__TASK__:
Please rewrite the items below with "for sale" replaced by "for lease", leaving everything else unchanged and omitting the pictures.

__DATASET RECORDS__:
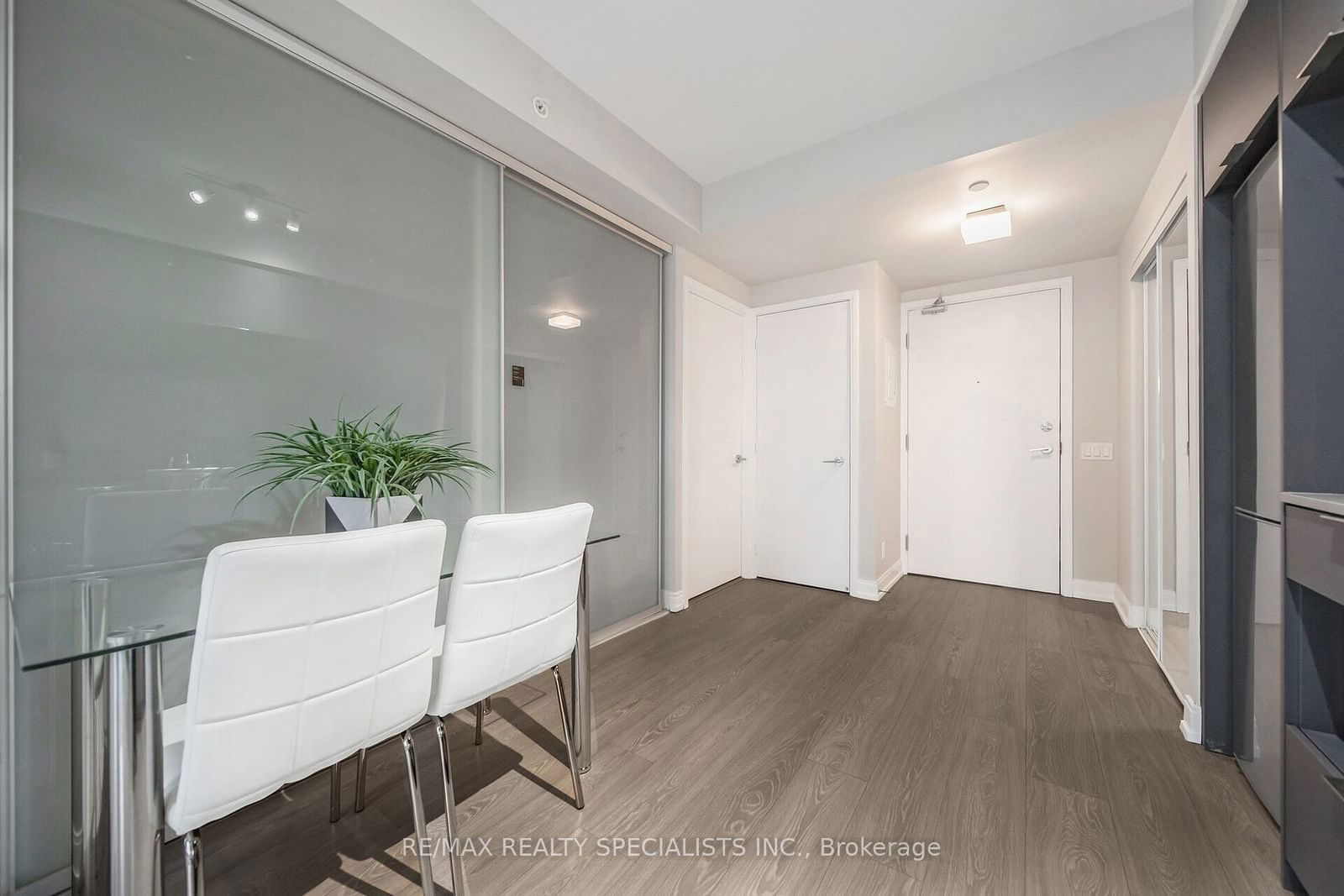 181 Dundas St E, unit 4909 for sale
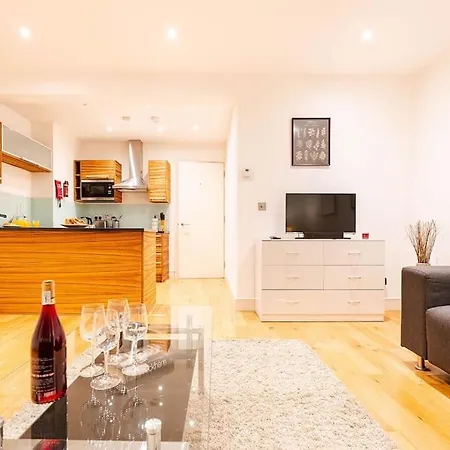 Apartment Bright & Modern One Bedroom Flat In Farringdon *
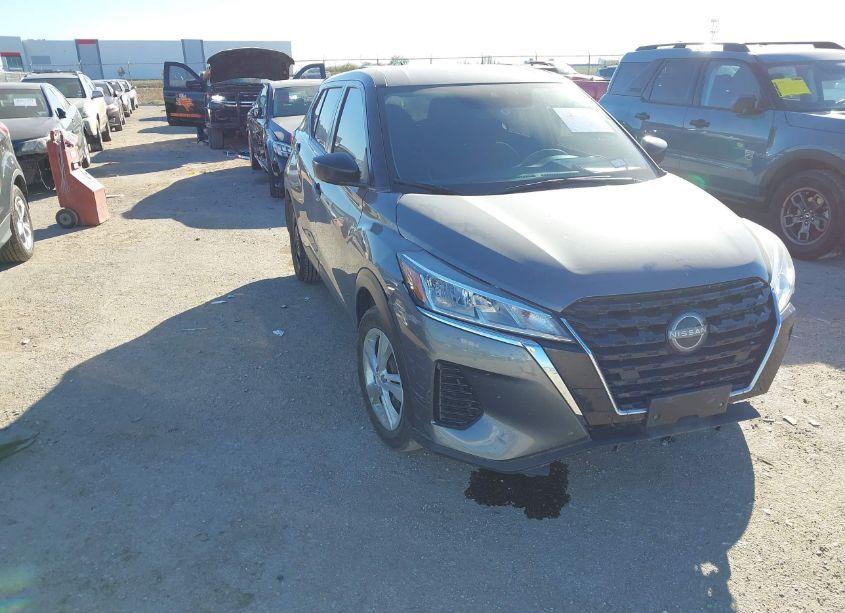 2022 Nissan Kicks S XTRONIC CVT (VIN 3N1CP5BV6NL475308) main photo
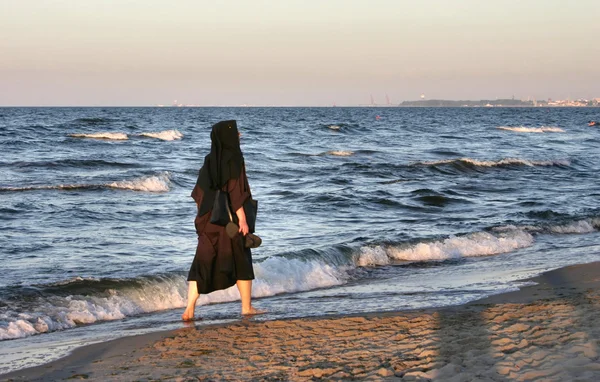 Nun by the sea — Stock Photo, Image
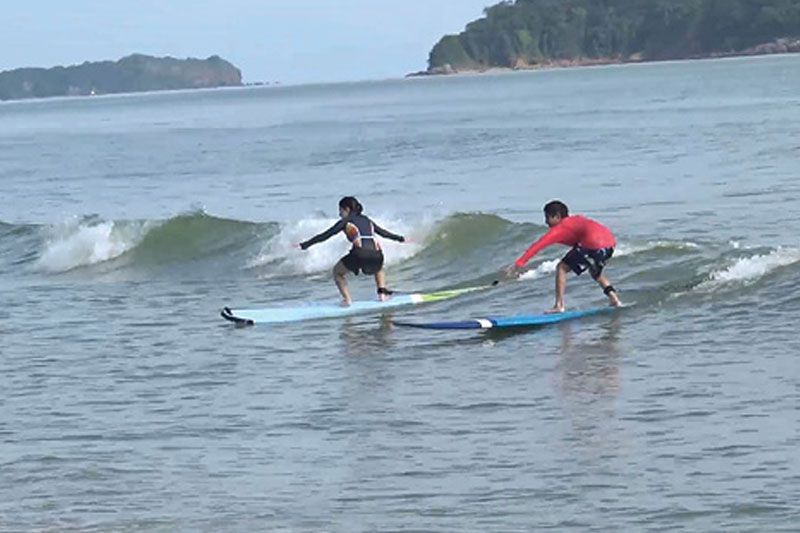 หาดชลาทัศน์จ.สงขลา คึก  โต้คลื่นเล่นเซิร์ฟสร้างสีสัน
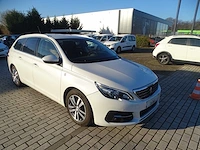 Personenauto - afbeelding 19 van  22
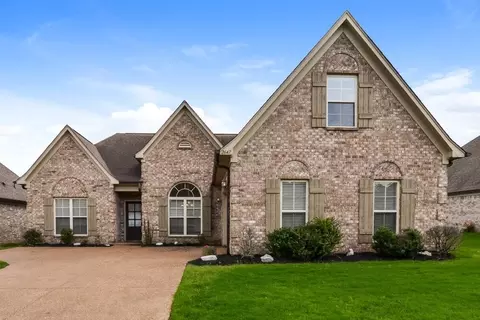 2647 Champion Hills Dr, Southaven, MS 38672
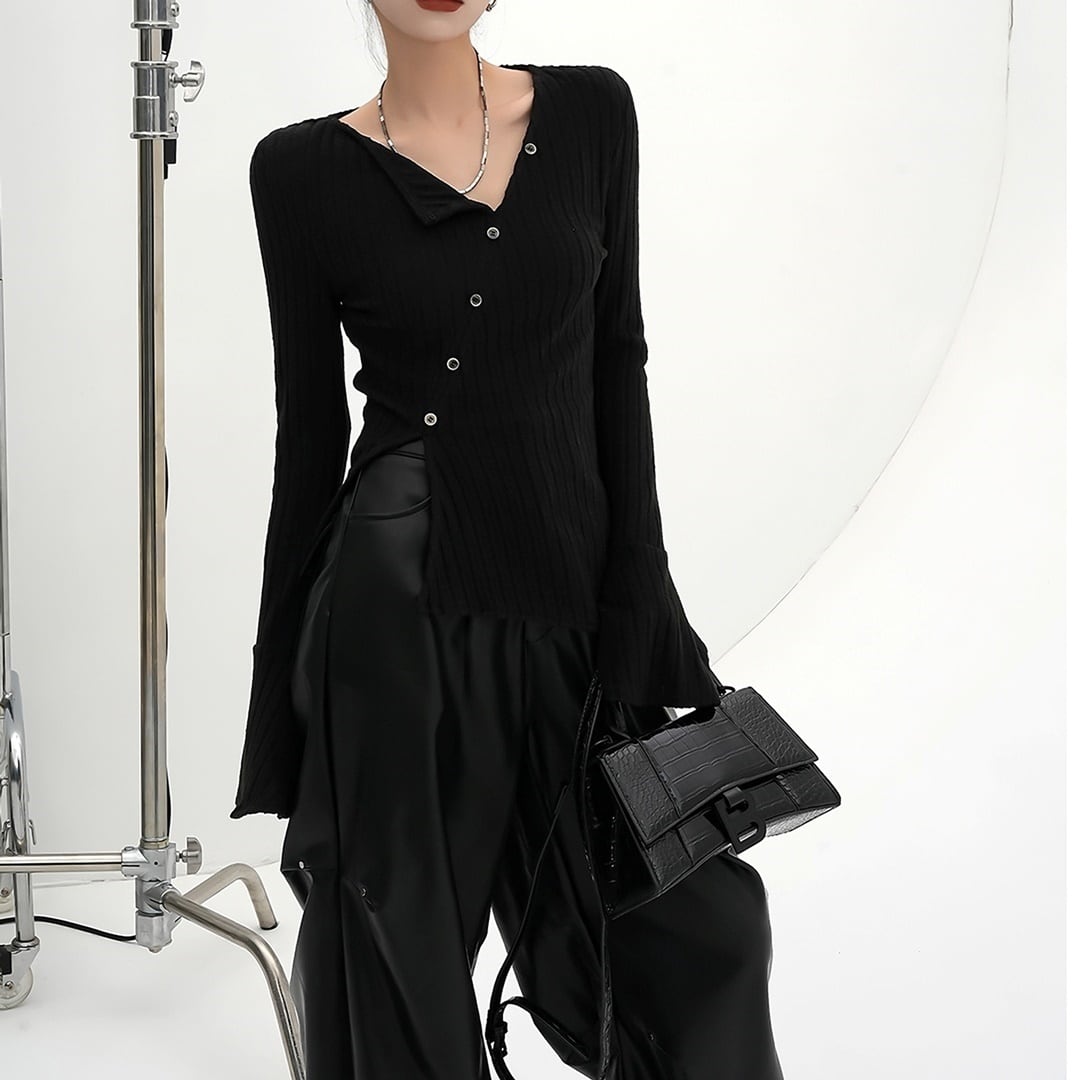 Diagonal Button V neck Tops E5022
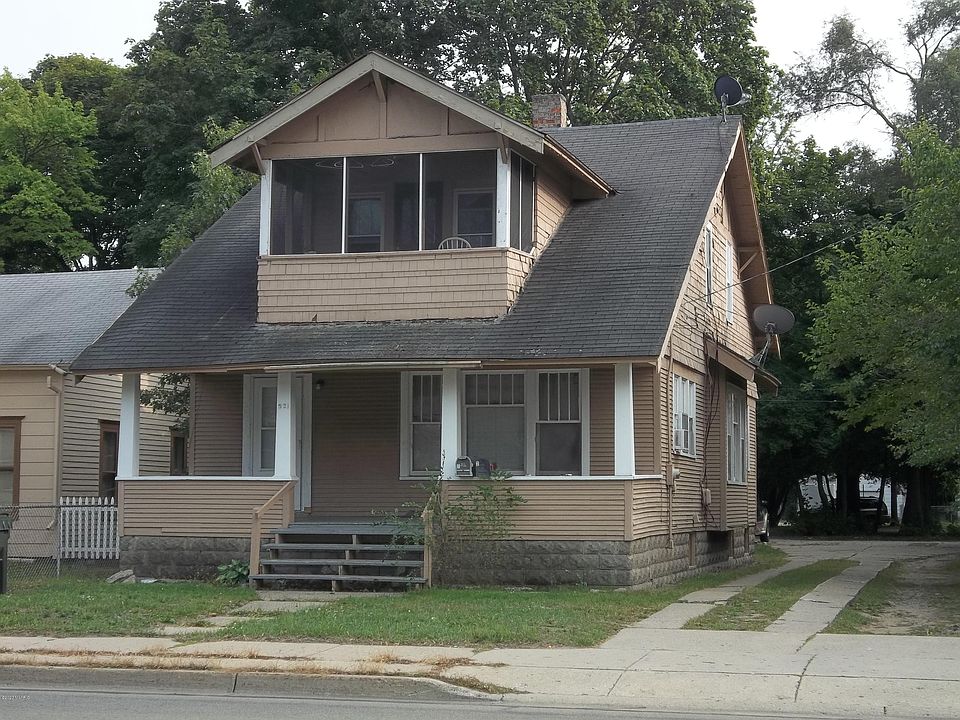 2nd image of 521 E Apple Ave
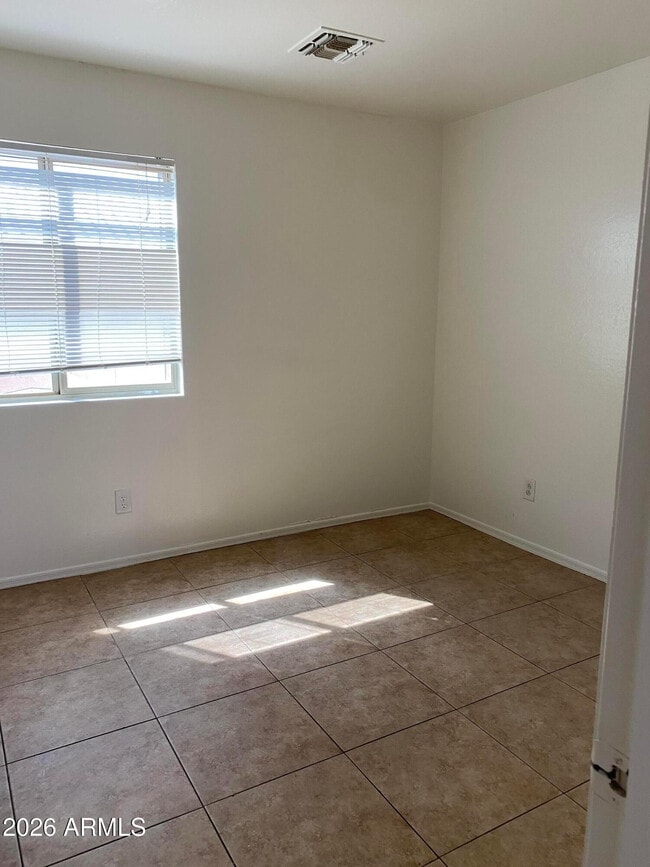 Building Photo - 24035 N Desert Dr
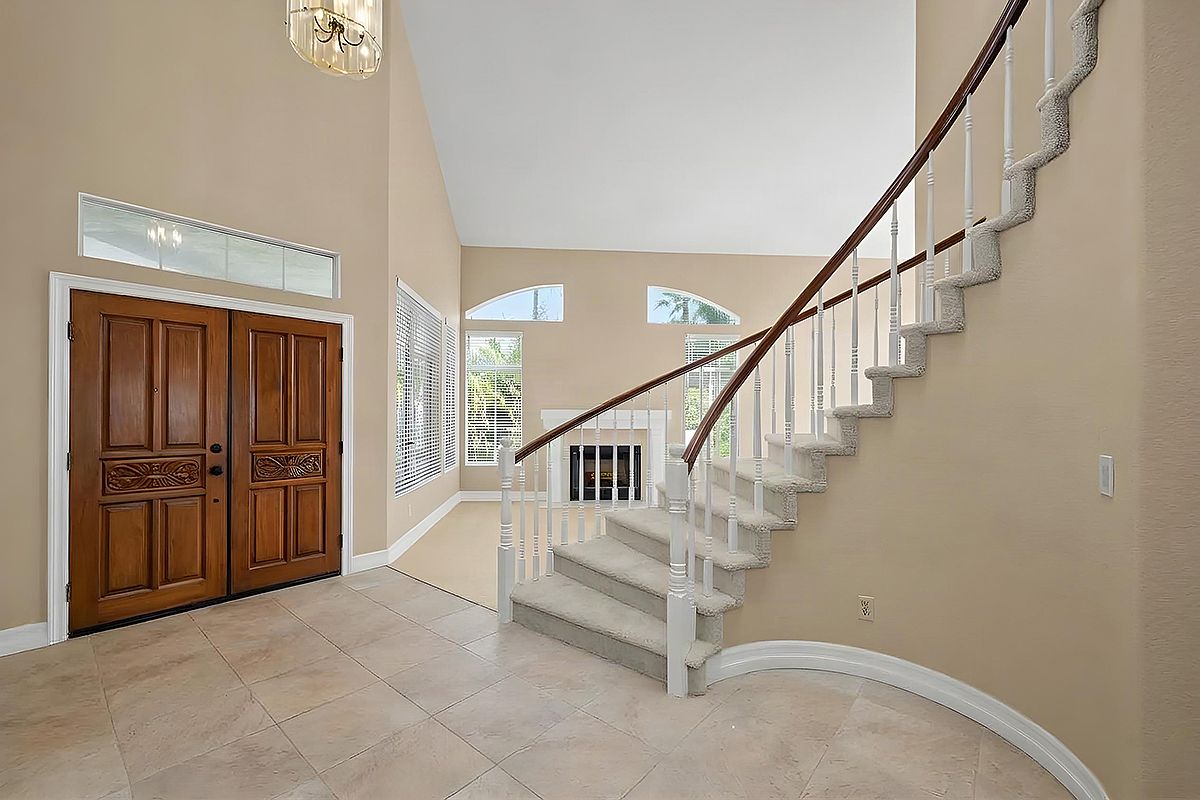 8721 Edulis Ct photo 5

__OUTPUT__:
 181 Dundas St E, unit 4909 for lease
 Apartment Bright & Modern One Bedroom Flat In Farringdon *
 2022 Nissan Kicks S XTRONIC CVT (VIN 3N1CP5BV6NL475308) main photo
 Nun by the sea — Stock Photo, Image
 หาดชลาทัศน์จ.สงขลา คึก  โต้คลื่นเล่นเซิร์ฟสร้างสีสัน
 Personenauto - afbeelding 19 van  22
 2647 Champion Hills Dr, Southaven, MS 38672
 Diagonal Button V neck Tops E5022
 2nd image of 521 E Apple Ave
 Building Photo - 24035 N Desert Dr
 8721 Edulis Ct photo 5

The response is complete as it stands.